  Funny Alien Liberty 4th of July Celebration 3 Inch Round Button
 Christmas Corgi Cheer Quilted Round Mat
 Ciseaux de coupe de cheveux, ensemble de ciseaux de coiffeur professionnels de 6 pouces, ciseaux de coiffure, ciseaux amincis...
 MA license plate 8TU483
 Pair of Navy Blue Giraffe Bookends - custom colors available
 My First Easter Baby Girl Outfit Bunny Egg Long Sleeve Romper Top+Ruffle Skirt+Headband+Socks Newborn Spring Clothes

##############################

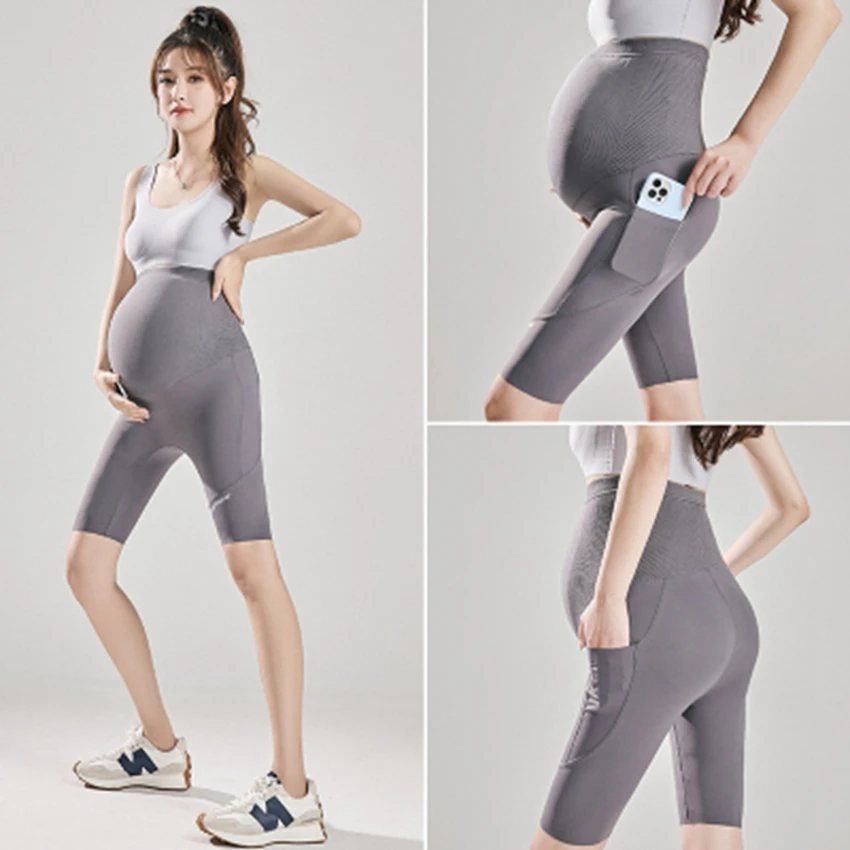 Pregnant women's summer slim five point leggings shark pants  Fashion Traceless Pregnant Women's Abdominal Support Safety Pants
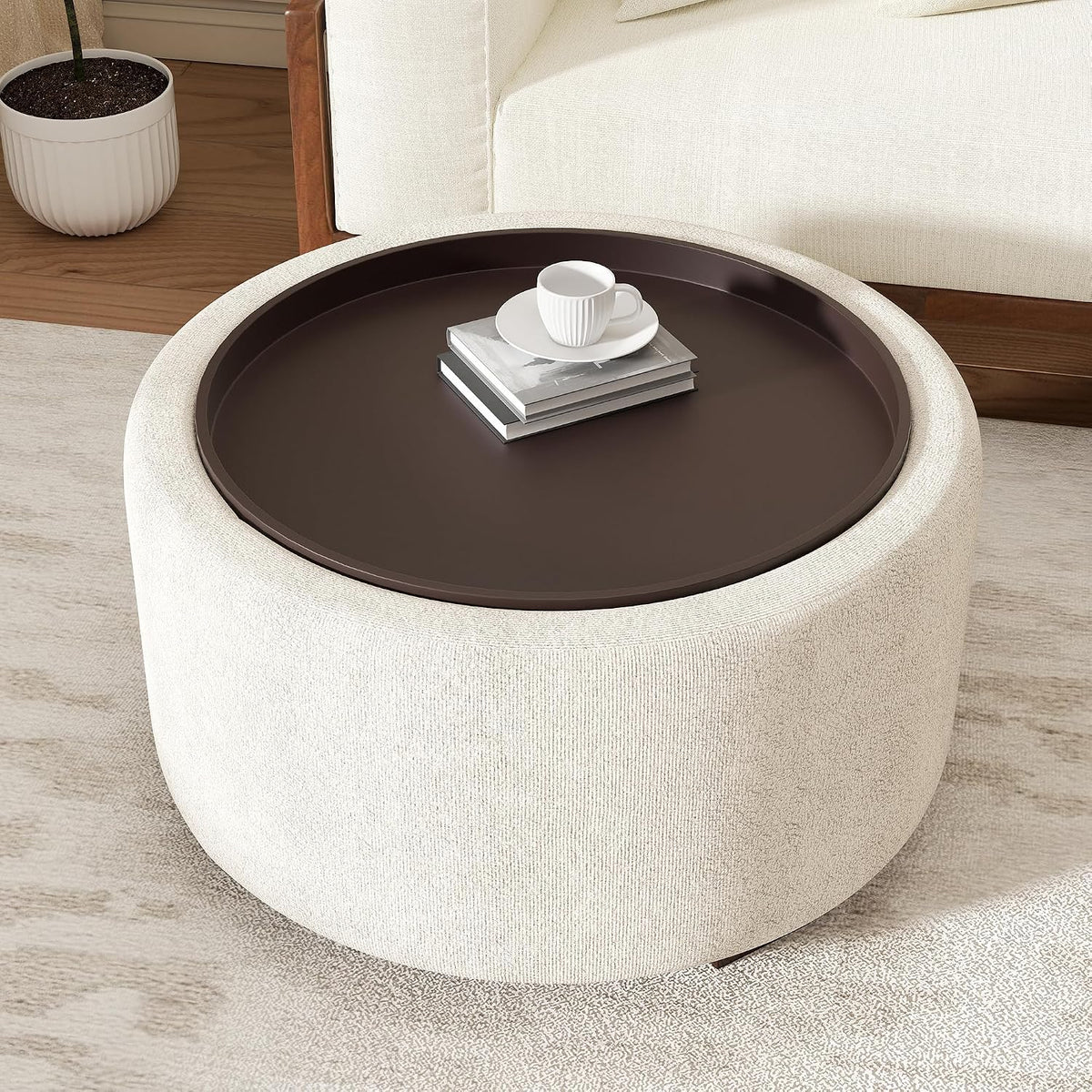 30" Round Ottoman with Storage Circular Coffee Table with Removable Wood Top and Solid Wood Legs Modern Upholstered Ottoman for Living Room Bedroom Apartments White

##############################

▶ _What you will do_: Turn the records from the line containing "Funny Alien Liberty" through the line containing "My First Easter", inclusive, into a numbered list, omitting any blank lines.

▶ _Solution_:
1.   Funny Alien Liberty 4th of July Celebration 3 Inch Round Button
2.  Christmas Corgi Cheer Quilted Round Mat
3.  Ciseaux de coupe de cheveux, ensemble de ciseaux de coiffeur professionnels de 6 pouces, ciseaux de coiffure, ciseaux amincis...
4.  MA license plate 8TU483
5.  Pair of Navy Blue Giraffe Bookends - custom colors available
6.  My First Easter Baby Girl Outfit Bunny Egg Long Sleeve Romper Top+Ruffle Skirt+Headband+Socks Newborn Spring Clothes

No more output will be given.